M: I just did a "mark all as read" on over 1000 posts in my Google Reader. Did I miss any particularly bad outfits or attractive men?
A: I haven't gone through all mine, but nothing comes to mind. I'm glad we took a break- I didn't realize how much I needed it.
M: I didn't realize it, either. It was surprisingly nice to just unplug.
A: I'm still trying to catch up on my blog reading, though.
M: My reader gave me a panic attack and I cleared any blog with more than 5 entries.
A: I can't do it! I don't want to miss anything tragic.
M: I pinned all of our 2011 outfits onto their own pinboard.
A: Um, do I need to be on Pinterest?
M: I can send you an invite!
A: Well, thanks. This is pretty much all I've been doing for the past two hours.
M: Oh god, it is crazy addictive.
A: Busy. *pin* *pin* *pin*
M: Someone found us by searching "How To Wear a Skort" so I'll just be over here, dead.
A: I don't have a skort. DO YOU HAVE A SKORT? YOU CAN TELL ME.
M: NO. I just had a skirt that my mother THOUGHT was a skort. IT WAS NOT A SKORT.
A: YOU CAN TELL ME.
M: I hate you.
A: No really, it's okay. I believe there are programs.
M: *La la la can't hear you. Busy looking at cast members of The Vampire Diaries and painting my nails.*
A: If you start posting nail photos I will quit you.
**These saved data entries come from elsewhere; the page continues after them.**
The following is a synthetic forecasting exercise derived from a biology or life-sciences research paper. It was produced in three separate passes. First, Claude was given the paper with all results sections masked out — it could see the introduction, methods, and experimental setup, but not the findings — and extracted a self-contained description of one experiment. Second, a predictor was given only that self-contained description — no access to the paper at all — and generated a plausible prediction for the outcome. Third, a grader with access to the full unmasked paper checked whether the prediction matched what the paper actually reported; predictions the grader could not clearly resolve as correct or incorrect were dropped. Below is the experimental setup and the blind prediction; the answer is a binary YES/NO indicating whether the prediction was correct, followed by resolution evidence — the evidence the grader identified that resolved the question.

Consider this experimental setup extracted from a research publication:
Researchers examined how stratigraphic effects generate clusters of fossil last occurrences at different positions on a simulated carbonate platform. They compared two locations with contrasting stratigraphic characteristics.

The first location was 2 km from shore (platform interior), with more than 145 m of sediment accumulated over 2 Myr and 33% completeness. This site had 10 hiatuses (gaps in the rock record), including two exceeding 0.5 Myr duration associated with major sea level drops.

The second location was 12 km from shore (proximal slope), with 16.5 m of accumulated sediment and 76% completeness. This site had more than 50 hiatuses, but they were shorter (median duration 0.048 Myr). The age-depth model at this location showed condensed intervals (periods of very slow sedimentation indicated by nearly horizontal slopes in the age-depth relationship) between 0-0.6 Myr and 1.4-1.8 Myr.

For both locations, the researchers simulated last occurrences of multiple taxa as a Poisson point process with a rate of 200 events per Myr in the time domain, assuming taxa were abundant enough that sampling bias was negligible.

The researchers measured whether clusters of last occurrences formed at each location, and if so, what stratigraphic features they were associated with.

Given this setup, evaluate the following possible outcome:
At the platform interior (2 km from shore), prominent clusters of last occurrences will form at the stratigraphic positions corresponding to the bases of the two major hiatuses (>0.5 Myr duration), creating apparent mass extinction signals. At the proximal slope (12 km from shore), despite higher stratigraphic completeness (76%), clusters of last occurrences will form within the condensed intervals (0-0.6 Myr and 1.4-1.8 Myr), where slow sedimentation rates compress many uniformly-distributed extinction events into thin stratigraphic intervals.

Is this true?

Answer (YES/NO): YES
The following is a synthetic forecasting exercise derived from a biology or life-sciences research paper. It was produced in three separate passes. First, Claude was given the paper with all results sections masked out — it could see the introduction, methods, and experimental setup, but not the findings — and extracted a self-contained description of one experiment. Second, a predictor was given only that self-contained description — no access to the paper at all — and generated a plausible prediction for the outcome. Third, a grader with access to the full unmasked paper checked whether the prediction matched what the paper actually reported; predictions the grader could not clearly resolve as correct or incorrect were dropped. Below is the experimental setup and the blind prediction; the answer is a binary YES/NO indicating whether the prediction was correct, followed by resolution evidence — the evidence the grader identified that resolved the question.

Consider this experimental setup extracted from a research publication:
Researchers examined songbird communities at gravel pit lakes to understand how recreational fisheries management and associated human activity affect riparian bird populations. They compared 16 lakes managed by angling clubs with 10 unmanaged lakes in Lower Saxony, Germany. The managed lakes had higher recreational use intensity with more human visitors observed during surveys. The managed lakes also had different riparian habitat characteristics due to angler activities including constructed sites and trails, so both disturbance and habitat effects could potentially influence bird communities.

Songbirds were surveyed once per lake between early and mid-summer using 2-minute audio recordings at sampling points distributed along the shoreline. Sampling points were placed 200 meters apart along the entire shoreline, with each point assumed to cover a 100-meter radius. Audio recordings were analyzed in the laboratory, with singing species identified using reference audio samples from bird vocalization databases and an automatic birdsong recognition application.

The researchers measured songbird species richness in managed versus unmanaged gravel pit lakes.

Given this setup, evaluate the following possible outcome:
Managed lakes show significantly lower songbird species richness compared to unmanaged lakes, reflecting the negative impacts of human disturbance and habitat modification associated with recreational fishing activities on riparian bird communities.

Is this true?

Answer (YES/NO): NO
M: Nail photos and instagram photos, nonstop, if you don't can the skort talk. I'll do it.
A: NO TO INSTAGRAM. Seriously, I will QUIT YOU. I am very busy right now with the Pinterest, though, so I don't have time for your skort obsession anyway.
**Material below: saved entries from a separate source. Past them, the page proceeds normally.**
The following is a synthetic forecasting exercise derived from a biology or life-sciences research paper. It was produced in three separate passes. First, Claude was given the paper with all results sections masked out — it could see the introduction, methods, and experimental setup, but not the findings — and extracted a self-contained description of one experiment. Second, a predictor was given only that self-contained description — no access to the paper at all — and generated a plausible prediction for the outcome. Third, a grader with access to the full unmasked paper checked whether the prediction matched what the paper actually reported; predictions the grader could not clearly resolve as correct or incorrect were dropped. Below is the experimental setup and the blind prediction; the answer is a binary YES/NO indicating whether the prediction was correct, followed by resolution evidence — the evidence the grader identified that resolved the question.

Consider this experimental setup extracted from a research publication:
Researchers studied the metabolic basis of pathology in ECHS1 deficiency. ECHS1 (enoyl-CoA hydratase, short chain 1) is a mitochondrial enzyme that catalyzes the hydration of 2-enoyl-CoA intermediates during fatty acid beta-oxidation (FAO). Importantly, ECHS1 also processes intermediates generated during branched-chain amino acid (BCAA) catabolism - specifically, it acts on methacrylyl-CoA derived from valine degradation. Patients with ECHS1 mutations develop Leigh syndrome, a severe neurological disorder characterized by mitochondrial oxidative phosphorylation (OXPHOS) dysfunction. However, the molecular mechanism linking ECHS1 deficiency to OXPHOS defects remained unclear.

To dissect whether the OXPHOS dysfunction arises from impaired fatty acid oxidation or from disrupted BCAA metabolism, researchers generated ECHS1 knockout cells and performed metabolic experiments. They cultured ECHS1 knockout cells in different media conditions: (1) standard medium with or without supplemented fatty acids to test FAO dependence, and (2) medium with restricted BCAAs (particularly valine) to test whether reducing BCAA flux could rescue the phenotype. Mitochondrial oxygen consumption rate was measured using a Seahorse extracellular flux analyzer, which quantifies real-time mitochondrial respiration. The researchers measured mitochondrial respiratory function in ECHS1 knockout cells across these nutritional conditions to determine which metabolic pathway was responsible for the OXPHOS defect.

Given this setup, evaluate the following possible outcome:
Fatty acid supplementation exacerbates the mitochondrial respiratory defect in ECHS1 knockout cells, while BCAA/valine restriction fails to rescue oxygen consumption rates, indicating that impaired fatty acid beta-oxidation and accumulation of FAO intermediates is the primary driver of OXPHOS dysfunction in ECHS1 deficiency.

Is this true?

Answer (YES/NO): NO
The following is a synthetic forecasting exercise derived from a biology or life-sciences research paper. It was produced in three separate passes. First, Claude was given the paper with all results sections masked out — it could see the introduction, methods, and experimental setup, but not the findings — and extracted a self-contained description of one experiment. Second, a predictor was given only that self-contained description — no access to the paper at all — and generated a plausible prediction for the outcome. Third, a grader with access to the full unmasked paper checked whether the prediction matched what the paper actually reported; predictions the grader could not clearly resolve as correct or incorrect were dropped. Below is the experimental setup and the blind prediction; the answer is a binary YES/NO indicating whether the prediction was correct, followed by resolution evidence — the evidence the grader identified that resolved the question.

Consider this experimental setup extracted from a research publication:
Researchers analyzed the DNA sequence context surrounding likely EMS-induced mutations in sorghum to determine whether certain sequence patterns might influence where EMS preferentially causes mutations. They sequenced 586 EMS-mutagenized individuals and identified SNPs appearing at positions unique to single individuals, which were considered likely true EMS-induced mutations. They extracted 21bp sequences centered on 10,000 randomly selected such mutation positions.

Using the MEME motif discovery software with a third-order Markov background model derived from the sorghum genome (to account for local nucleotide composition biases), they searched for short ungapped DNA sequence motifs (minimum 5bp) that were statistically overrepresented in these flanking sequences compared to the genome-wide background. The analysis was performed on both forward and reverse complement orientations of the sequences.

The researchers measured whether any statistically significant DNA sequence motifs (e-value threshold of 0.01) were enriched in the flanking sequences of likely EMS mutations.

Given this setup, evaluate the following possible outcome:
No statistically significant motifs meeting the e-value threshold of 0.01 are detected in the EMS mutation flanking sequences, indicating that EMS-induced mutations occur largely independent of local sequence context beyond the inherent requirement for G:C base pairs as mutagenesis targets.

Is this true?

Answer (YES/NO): NO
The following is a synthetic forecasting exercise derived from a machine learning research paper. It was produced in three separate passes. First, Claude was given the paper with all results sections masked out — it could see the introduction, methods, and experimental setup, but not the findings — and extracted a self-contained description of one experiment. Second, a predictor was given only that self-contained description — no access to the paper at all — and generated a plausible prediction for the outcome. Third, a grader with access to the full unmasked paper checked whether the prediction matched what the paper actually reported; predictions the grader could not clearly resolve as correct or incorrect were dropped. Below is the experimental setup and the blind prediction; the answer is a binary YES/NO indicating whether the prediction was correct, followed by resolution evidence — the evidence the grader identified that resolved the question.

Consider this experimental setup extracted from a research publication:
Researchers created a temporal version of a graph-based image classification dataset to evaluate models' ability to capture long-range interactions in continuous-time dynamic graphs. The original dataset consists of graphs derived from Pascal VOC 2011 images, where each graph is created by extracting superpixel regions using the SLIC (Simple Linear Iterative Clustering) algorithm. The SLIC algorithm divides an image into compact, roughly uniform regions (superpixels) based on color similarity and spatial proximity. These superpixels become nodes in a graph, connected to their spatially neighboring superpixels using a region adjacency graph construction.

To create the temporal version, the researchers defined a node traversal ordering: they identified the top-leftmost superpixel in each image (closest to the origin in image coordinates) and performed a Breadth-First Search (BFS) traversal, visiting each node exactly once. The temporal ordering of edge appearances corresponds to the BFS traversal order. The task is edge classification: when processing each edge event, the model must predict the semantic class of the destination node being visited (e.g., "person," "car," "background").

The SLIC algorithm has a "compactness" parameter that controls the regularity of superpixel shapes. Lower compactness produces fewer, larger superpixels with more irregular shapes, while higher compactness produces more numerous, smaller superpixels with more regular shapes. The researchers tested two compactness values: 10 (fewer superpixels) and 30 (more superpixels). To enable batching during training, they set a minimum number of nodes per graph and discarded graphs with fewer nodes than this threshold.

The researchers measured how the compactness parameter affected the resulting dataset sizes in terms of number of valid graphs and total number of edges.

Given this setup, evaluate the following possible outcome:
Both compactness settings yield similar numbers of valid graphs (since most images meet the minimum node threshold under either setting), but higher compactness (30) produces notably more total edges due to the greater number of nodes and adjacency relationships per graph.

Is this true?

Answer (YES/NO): YES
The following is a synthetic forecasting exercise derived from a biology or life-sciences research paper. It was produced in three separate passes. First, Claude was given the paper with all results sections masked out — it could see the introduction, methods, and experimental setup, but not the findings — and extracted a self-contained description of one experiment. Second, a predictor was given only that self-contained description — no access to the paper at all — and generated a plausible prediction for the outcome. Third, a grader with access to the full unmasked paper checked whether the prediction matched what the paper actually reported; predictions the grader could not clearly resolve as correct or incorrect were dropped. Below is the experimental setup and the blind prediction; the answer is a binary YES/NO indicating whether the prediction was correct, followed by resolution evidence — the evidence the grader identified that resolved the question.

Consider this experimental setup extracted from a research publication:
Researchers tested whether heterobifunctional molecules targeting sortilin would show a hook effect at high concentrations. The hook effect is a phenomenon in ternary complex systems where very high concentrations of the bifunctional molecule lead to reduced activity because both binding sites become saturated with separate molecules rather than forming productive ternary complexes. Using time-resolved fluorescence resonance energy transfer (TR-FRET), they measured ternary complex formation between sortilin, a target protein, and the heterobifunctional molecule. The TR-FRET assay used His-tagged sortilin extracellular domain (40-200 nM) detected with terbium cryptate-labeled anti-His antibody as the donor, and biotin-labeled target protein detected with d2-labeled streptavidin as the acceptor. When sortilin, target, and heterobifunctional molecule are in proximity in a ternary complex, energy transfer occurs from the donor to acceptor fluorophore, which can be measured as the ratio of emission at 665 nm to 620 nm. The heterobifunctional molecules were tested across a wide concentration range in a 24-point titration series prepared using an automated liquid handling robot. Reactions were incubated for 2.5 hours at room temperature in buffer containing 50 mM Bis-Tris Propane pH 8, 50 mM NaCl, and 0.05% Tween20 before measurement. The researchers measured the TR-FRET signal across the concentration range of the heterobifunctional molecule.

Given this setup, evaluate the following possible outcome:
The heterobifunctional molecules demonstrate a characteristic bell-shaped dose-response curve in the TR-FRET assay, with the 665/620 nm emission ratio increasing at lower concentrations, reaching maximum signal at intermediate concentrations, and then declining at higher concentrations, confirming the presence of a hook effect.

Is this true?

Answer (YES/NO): YES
M: What did I tell you about Pinterest? When I first joined I was on it for three days. It was like something out of Trainspotting, but with pictures of rugs and ombre'd hair.
A: Its so funny, because when I first heard about it I was all, eh. Then I started pinning shit and I CANT STOP.
M: Just make sure to take breaks to pee and stretch your legs occasionally.
A: I am totally pining some sweet Landsend skort action just for you:
M: The funny thing is, now that's connected to your Pinterest account. Not mine.
A: I shall include the description: "FOR MARIANNE WHO LOVES SKORTS"
M: YOUR PINBOARDS ARE CLOAKED IN LIES.
A: I'm not the one claiming to be "a lady" in my profile.
M: *busily pinning Steampunk dresses for Adrien.*
A: Some of those are kind of cool.
M: I can't even talk to you any more.
A: I like the one with the see-though skeleton in the middle:
Source: blog.zombiegirlshop.com via Adrien on Pinterest
M: Over. We are OVER.
A: It's good to be back. I missed you.
M: I missed you, too.
Oh god, it's so addictive. I talked shit about Pinterest for a while, but then I finally got my invite and I've been pinning ever since. I'm such a hypocrite. And I'm way more excited than you both are on there so I can follow you.